In our modern world, power is everything. Whether it be political, social, or even statistical, humankind always thirsts for more. While political and social power may be a little beyond our scope, a new bioinformatic package has come forth to power up your ability to detect differentially methylated regions (DMRs) from whole-genome bisulfite sequencing (WGBS) data.
The identification of DMRs by WGBS is no easy task; the high cost of sequencing leads to low sample sizes with low coverage and thus the requirement for complex statistical inference. Further complications arise from the correlated nature of CpG sites, which makes controlling the false discovery rate (FDR) challenging. However, as the price of sequencing continues to plummet, WGBS has emerged as a truly genome-wide method that can be applied to complex experimental designs.
To tackle the challenges of identifying DMRs from WGBS data, the lab of Rafael Irizarry at Harvard University (USA) has brought forth dmrseq. dmrseq builds on the data structure of the popular bsseq (BSmooth) package, which was also developed in the Irizarry lab, but offers a very different approach.

> Dataset

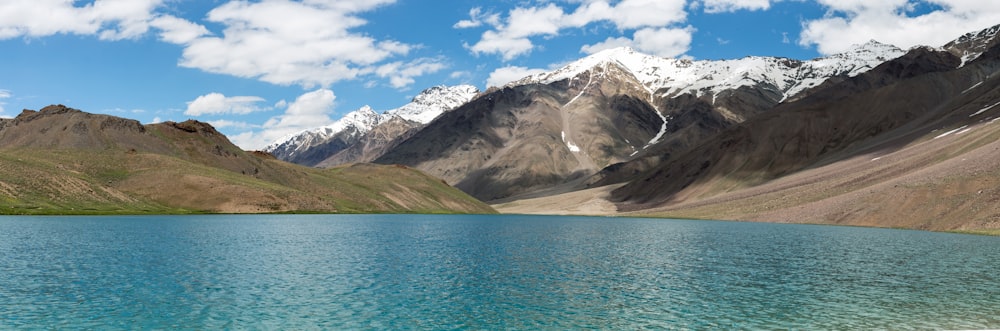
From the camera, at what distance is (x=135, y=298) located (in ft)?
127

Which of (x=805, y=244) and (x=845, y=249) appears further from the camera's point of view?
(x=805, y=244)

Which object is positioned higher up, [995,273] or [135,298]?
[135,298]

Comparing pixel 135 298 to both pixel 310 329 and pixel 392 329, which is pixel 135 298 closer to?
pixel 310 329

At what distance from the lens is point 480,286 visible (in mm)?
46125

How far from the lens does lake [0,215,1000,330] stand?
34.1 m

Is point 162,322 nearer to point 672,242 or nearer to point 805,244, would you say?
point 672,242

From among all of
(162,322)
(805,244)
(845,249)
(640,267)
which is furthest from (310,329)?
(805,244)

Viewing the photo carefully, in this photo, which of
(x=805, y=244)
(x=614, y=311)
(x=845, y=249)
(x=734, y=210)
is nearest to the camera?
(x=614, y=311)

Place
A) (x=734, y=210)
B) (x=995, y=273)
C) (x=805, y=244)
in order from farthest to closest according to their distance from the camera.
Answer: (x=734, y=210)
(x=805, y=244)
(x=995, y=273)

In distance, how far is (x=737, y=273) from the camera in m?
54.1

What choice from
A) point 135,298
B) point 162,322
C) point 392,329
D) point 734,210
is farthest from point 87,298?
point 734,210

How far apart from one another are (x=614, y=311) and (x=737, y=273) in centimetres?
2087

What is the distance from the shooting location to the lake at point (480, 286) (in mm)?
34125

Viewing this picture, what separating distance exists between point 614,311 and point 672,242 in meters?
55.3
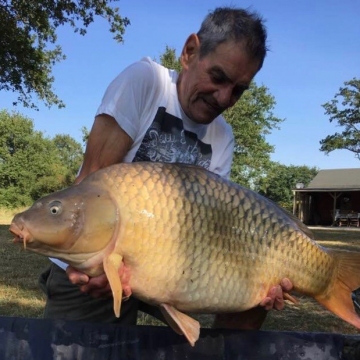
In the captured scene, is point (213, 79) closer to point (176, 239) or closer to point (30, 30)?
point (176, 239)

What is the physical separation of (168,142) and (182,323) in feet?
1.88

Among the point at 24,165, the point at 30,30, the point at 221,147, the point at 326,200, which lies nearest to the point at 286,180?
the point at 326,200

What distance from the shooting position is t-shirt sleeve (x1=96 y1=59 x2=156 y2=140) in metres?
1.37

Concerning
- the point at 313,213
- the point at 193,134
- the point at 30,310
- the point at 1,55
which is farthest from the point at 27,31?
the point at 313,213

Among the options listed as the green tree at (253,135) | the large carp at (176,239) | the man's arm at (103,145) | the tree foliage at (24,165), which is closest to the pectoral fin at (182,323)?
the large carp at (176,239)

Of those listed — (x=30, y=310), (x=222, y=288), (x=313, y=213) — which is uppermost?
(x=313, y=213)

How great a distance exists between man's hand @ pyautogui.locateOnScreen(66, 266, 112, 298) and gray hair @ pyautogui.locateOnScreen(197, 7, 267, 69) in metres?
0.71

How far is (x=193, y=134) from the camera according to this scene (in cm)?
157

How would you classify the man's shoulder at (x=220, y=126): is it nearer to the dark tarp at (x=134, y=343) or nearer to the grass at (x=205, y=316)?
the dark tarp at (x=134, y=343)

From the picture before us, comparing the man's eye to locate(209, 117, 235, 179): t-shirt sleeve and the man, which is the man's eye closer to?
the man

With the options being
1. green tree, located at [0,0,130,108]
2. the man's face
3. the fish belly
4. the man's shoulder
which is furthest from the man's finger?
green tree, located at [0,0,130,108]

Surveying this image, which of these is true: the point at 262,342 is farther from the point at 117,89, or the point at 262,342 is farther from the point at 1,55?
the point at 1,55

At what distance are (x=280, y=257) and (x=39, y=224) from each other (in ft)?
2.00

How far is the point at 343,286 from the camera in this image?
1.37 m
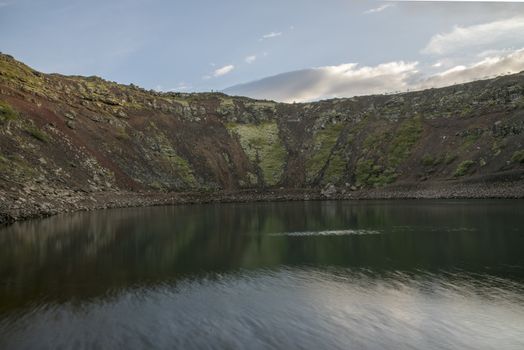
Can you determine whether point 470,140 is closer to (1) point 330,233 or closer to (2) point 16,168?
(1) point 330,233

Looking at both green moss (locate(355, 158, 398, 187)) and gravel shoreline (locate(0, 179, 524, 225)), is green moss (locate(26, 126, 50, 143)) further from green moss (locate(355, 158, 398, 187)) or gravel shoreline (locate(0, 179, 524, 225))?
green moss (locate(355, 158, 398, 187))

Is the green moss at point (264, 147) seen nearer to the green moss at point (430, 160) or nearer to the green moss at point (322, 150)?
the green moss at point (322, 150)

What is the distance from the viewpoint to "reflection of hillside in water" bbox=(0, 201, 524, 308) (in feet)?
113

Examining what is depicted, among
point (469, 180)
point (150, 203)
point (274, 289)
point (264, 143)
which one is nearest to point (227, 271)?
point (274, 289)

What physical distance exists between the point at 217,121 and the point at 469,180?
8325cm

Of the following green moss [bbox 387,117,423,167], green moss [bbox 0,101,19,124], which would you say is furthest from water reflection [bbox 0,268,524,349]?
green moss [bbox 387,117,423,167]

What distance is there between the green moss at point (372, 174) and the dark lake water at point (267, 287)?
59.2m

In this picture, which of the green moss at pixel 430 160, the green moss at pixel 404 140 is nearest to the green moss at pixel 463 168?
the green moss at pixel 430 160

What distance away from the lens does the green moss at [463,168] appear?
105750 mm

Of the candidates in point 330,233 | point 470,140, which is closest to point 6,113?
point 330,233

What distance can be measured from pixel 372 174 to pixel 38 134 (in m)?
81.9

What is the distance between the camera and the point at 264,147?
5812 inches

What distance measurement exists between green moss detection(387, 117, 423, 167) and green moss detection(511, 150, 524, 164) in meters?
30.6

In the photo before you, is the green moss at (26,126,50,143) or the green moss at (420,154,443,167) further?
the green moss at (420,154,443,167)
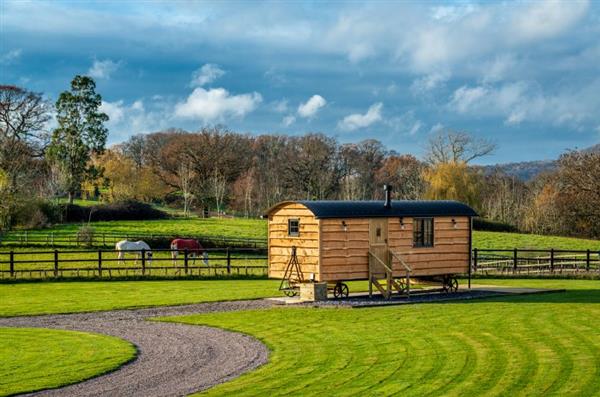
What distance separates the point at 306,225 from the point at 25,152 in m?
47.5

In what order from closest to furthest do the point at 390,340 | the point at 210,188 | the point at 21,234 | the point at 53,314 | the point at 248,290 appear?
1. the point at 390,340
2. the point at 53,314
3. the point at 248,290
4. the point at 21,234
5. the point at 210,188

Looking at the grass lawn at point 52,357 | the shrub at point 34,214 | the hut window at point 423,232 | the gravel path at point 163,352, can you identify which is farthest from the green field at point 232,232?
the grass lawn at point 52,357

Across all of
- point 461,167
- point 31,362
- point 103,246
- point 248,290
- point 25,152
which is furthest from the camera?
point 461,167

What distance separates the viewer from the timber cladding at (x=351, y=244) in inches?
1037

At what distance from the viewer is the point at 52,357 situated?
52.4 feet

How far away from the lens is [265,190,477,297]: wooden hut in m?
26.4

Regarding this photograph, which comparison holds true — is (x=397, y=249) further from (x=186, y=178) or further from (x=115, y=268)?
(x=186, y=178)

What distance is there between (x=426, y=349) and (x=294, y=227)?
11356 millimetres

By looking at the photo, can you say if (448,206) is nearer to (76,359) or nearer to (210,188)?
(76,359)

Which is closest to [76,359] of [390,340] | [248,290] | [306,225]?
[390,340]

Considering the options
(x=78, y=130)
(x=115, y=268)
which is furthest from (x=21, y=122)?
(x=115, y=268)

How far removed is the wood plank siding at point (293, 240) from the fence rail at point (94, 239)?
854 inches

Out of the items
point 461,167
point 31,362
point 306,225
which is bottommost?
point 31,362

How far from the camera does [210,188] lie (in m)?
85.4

> Exercises to complete
1. Reproduce the passage of the text on dmrseq verbatim, from "The identification of" up to and including "very different approach.".
2. According to the text on dmrseq, what makes controlling the false discovery rate challenging?

> Responses to the tasks
1.
The identification of DMRs by WGBS is no easy task; the high cost of sequencing leads to low sample sizes with low coverage and thus the requirement for complex statistical inference. Further complications arise from the correlated nature of CpG sites, which makes controlling the false discovery rate (FDR) challenging. However, as the price of sequencing continues to plummet, WGBS has emerged as a truly genome-wide method that can be applied to complex experimental designs.
To tackle the challenges of identifying DMRs from WGBS data, the lab of Rafael Irizarry at Harvard University (USA) has brought forth dmrseq. dmrseq builds on the data structure of the popular bsseq (BSmooth) package, which was also developed in the Irizarry lab, but offers a very different approach.

2. The correlated nature of CpG sites.